Wildcard Detection as Cache Invalidation¶

Before accepting a DNS response, the system checks for wildcard patterns using eTLD+1 extraction:

graph LR
    Response["DNS Response"] --> Extract["Extract question name"]
    Extract --> Lower["strings.ToLower()<br/>RemoveLastDot()"]
    Lower --> ETLD["publicsuffix.EffectiveTLDPlusOne(name)"]
    ETLD --> Detect["detector.WildcardDetected(ctx, resp, dom)"]
    Detect -->|"True"| Discard["Discard response<br/>(treat as cache miss)"]
    Detect -->|"False"| Accept["Accept response"]

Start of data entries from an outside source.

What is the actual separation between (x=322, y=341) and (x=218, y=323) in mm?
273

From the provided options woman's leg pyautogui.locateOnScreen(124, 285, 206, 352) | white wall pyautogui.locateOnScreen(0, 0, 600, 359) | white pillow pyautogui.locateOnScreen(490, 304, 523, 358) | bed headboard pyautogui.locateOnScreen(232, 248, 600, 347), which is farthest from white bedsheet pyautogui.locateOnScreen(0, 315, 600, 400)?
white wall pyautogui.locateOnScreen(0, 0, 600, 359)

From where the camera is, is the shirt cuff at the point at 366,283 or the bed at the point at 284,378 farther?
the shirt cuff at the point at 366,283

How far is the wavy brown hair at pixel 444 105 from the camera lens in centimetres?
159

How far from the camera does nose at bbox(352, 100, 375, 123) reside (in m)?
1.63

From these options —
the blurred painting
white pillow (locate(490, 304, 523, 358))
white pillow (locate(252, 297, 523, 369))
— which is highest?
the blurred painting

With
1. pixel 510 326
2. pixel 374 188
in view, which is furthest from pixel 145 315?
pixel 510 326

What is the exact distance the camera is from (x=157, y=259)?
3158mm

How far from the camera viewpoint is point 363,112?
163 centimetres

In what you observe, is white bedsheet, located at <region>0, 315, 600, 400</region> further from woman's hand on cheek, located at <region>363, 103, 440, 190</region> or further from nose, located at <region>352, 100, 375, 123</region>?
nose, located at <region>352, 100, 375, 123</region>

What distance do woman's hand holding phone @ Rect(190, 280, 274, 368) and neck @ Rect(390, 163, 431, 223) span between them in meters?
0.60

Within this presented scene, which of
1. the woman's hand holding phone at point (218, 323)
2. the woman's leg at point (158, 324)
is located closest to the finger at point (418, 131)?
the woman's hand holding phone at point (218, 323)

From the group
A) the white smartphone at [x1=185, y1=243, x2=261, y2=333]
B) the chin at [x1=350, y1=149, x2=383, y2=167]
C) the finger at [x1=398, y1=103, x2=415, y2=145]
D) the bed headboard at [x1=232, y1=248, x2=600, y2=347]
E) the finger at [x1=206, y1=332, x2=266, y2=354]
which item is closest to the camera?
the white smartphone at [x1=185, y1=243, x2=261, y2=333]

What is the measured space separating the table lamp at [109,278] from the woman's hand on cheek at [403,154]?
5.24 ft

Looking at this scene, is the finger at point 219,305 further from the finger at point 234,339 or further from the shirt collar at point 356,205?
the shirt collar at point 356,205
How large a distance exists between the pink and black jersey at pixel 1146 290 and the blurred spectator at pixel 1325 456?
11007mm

Wildcard responses are discarded to prevent false positives from polluting results. This is critical for subdomain enumeration accuracy.

Resolver Selection Strategy¶

The system uses a random selector to distribute queries across the baseline resolver pool, preventing any single resolver from being overwhelmed:

graph TB
    Request["DNS Query Request"] --> Selector["selectors.NewRandom(timeout, servs...)"]

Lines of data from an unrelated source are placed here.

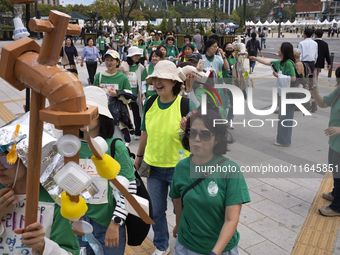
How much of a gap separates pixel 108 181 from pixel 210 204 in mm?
795

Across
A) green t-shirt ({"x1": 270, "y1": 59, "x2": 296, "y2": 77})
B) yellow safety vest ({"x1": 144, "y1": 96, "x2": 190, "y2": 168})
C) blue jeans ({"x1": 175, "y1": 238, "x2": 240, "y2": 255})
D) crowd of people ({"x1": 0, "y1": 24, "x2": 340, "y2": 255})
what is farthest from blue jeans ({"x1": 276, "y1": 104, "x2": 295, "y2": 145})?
blue jeans ({"x1": 175, "y1": 238, "x2": 240, "y2": 255})

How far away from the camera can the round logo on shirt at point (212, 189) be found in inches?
88.0

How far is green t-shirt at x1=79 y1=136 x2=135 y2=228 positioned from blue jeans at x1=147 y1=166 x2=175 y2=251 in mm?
991

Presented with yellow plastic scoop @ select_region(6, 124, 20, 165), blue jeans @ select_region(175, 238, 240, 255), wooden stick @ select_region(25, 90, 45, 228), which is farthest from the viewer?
blue jeans @ select_region(175, 238, 240, 255)

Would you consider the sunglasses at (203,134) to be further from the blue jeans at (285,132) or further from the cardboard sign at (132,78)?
the blue jeans at (285,132)

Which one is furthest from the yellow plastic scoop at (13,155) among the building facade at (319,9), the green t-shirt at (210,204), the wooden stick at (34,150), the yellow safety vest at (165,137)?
the building facade at (319,9)

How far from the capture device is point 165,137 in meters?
3.41

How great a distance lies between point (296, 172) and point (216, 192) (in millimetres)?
4250

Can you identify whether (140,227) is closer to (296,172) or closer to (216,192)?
(216,192)

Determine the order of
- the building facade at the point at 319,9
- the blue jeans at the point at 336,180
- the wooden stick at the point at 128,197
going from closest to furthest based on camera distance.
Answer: the wooden stick at the point at 128,197 → the blue jeans at the point at 336,180 → the building facade at the point at 319,9

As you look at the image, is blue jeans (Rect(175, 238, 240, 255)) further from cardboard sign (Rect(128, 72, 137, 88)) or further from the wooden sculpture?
cardboard sign (Rect(128, 72, 137, 88))

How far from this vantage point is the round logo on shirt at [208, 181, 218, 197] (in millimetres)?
2236

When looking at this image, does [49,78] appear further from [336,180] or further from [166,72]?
[336,180]

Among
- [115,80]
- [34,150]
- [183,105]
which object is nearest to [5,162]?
[34,150]
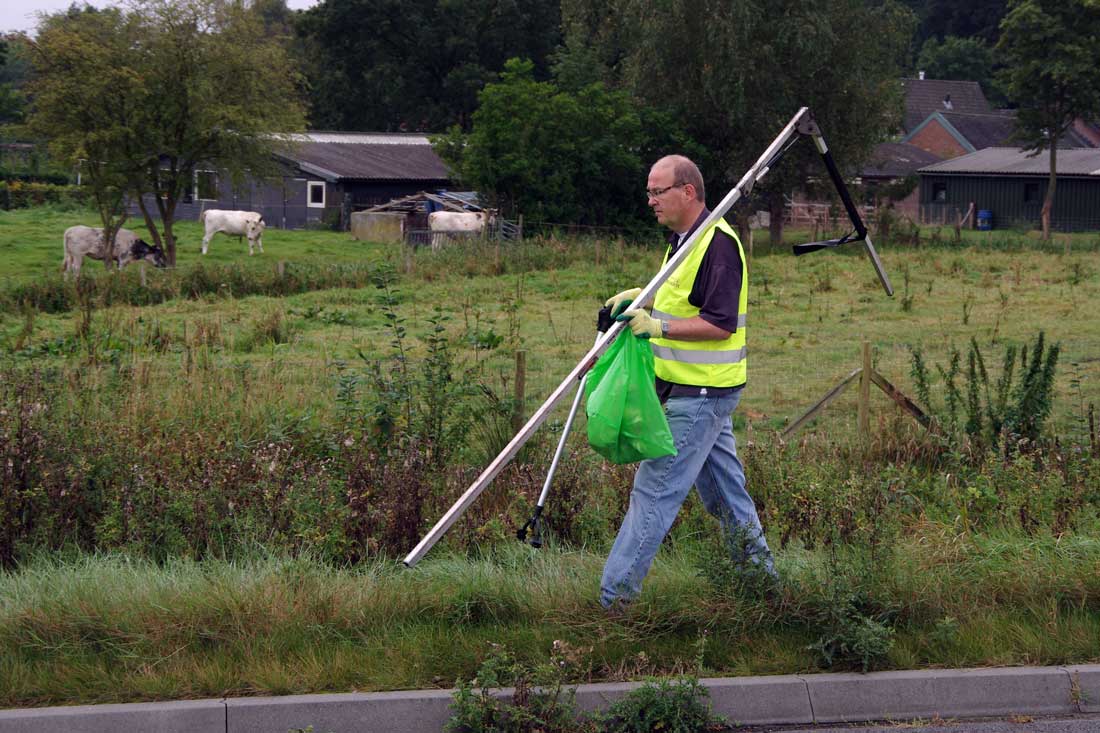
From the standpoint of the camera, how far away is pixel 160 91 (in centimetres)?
2961

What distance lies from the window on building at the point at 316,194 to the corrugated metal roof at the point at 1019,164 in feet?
96.2

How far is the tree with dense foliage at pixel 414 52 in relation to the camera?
66.7 meters

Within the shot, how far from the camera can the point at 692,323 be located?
5.51 metres

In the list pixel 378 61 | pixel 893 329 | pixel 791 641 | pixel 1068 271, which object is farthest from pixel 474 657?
pixel 378 61

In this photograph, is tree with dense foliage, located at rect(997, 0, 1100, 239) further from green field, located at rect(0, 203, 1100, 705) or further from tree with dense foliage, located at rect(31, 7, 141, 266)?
green field, located at rect(0, 203, 1100, 705)

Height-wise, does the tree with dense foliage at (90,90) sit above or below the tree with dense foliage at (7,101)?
below

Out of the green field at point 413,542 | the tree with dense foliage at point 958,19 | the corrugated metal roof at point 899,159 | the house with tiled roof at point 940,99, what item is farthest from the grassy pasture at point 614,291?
the tree with dense foliage at point 958,19

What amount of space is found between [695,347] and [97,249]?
87.2 feet

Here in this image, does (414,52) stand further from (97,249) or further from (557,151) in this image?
(97,249)

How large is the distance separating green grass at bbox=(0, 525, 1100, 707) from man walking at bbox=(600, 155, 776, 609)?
10.0 inches

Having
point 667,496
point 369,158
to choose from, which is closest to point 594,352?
point 667,496

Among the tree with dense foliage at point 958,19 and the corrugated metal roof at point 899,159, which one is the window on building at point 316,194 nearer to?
the corrugated metal roof at point 899,159

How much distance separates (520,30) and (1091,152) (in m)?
29.5

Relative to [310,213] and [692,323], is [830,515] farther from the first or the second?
[310,213]
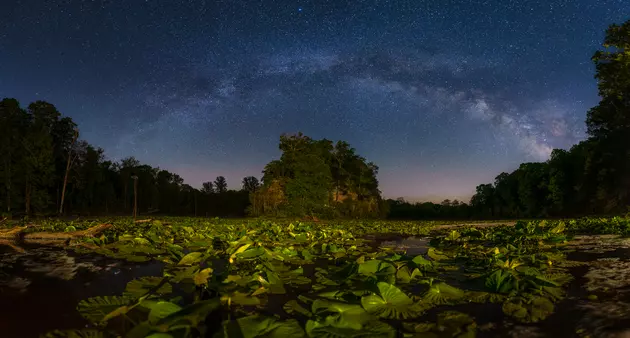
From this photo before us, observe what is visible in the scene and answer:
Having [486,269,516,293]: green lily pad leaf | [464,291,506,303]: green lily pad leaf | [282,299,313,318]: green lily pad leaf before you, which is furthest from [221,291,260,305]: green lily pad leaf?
[486,269,516,293]: green lily pad leaf

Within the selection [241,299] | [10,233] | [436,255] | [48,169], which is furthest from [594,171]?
[48,169]

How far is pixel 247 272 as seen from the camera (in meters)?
3.93

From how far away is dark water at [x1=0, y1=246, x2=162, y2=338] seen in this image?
92.4 inches

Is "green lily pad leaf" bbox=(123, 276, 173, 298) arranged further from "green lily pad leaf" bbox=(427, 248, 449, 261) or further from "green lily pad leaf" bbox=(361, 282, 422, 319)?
"green lily pad leaf" bbox=(427, 248, 449, 261)

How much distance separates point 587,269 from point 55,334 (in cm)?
549

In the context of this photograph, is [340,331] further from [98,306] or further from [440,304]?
[98,306]

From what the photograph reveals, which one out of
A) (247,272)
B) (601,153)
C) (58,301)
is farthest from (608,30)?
(58,301)

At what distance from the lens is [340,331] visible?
6.03ft

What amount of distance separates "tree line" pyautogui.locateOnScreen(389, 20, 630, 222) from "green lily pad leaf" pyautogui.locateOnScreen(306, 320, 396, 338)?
19.6m

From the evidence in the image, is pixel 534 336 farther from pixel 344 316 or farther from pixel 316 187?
pixel 316 187

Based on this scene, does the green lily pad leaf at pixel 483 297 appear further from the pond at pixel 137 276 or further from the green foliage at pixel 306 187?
the green foliage at pixel 306 187

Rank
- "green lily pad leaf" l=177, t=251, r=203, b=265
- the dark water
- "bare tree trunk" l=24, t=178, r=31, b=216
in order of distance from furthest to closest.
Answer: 1. "bare tree trunk" l=24, t=178, r=31, b=216
2. "green lily pad leaf" l=177, t=251, r=203, b=265
3. the dark water

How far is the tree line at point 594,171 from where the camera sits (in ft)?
55.8

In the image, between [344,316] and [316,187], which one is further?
[316,187]
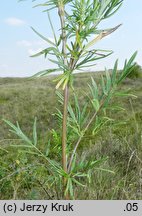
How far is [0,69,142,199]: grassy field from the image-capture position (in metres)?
3.10

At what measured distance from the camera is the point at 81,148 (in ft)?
26.0

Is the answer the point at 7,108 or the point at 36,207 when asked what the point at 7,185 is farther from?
the point at 7,108

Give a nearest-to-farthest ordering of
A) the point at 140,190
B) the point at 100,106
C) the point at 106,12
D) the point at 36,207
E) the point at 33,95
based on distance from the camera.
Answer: the point at 106,12 → the point at 100,106 → the point at 36,207 → the point at 140,190 → the point at 33,95

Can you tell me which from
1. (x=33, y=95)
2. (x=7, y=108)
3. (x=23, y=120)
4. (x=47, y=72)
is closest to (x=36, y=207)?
(x=47, y=72)

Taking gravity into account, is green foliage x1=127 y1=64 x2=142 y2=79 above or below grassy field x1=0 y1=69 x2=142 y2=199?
above

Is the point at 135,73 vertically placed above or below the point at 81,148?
above

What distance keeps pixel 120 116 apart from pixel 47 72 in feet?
39.2

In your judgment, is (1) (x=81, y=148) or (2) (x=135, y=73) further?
(2) (x=135, y=73)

    Selector --> Pool78["Resolver Pool<br/>(78 baseline servers)"]

    Pool78 --> R1["8.8.8.8"]
    Pool78 --> R2["1.1.1.1"]
    Pool78 --> R3["9.9.9.9"]
    Pool78 --> R4["208.67.222.222"]
    Pool78 --> R5["... 74 more"]

    R1 --> Response["DNS Response"]
    R2 --> Response
    R3 --> Response
    R4 --> Response
    R5 --> Response

    Response --> Validation["Validation Pipeline"]

Alternative selector implementations available in the resolve package:

• selectors.NewAuthoritative — Queries authoritative nameservers directly
• selectors.NewSingle — Uses a single dedicated resolver

Dynamic Public Resolver Loading¶

In addition to the 78 baseline trusted resolvers, Amass can dynamically fetch public DNS resolvers from public-dns.info with reliability filtering.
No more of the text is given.